Published on 26 February 2024 in

Webinar: Maritime boundary delimitation in practice

On 18 May 2022, Volterra Fietta hosted a virtual seminar on “Maritime boundary delimitation in practice”.

Maritime boundary delimitation, or the process of dividing maritime areas between sovereign States, is a complex legal and technical process.  It is also one of the most important diplomatic processes relevant in the global economy today.  However, only a handful of coastal States have successfully delimitated all their potential maritime boundaries.  This means that hundreds of billions, if not trillions, of dollars of natural resources sitting in the ocean floor, or swimming in the waters, have no straightforward owner.  This has resulted in several long-standing disputes surrounding maritime boundary delimitation being brought before the International Court of Justice (“ICJ”), International Tribunal for the Law of the Sea (“ITLOS”) and arbitral tribunals.

This seminar will address the practice of maritime boundary delimitation, as compared to its theory.  It will discuss how States and private companies alike can better understand and negotiate, and if necessary, plead maritime boundary delimitation in the most sophisticated and detail-oriented ways.  Our speakers will include a world-renowned hydrographer, a lawyer specialising in these disputes and a judge from ITLOS.

The speakers were:

Judge Stanislaw Michal Pawlak, Member of ITLOS and Member of ITLOS Special Chamber in the Dispute concerning delimitation of the maritime boundary between Mauritius and Maldives in the Indian Ocean (Mauritius/Maldives).  He is Professor Emeritus, University of Warsaw.  He is also an Arbitrator under Annexes V and VII of UNCLOS and he teaches at WSB University in Warsaw.  He has served as Professor and Dean of the Faculty of Social Science and Administration, Warsaw Academy of Computer Science and Administration.  Judge Pawlak was the Head of Polish delegation in the talks with East Germany on the Agreement of 22 May 1989 on delimitation of the maritime boundary.  He has also written extensively on the law of the sea, including a book chapter titled “Some Reflections on Factors Exerting Influence on Maritime Boundary Delimitation”.  He has worked with the Polish Ministry of Foreign Affairs for 50 years and among others served as the Permanent Representative of Poland to the UN and Ambassador for Poland to Canada and Syria.

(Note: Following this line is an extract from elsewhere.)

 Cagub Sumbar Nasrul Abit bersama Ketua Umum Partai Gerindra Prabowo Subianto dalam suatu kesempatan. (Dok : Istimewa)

Dr Robin Cleverly, the founder of Marbdy Consulting Ltd.  Marbdy Consulting Ltd provides expert technical advice in the field of maritime boundary determination, particularly in dispute resolution and principally to governments and law firms.  He has been working in the specialised field of maritime boundaries for over 20 years.  Dr Cleverly has worked extensively on international maritime boundary cases at the ICJ, ITLOS and UNCLOS Annex VII tribunals.  He has also advised on outer continental shelf submissions before the United Nations Commission on the Limits of the Continental Shelf.  He is co-author of “A Practitioner’s Guide to Maritime Boundary Delimitation”.  Dr Cleverly has more than 25 years’ experience as a geologist in the oil industry, 4 years as exploration manager with a specialist satellite mapping company, and 15 years working in the specialised field of maritime boundaries, ultimately as Head of the Law of the Sea Group at the UK Hydrographic Office.

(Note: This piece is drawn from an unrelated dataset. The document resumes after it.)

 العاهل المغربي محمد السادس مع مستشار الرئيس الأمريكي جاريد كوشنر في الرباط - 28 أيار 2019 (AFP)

Mr Gunjan Sharma, Partner at Volterra Fietta.  Mr Sharma has represented States before the ICJ, represented investors and States in investor-State arbitrations and been counsel to clients before numerous US courts.  He has served as an expert witness on behalf of a State on matters of sovereign immunity, public international law and administrative law.  He also counsels clients, including States, on maritime and territorial disputes and UNCLOS.  He has advised States as legal counsel during treaty negotiations and on boundary delimitation matters.  In 2020, the Legal 500 listed Mr Sharma under the “Rising Star” category for public international law.  The same publication noted that peers and clients referred to him as a “future star in the public international law area for sure”.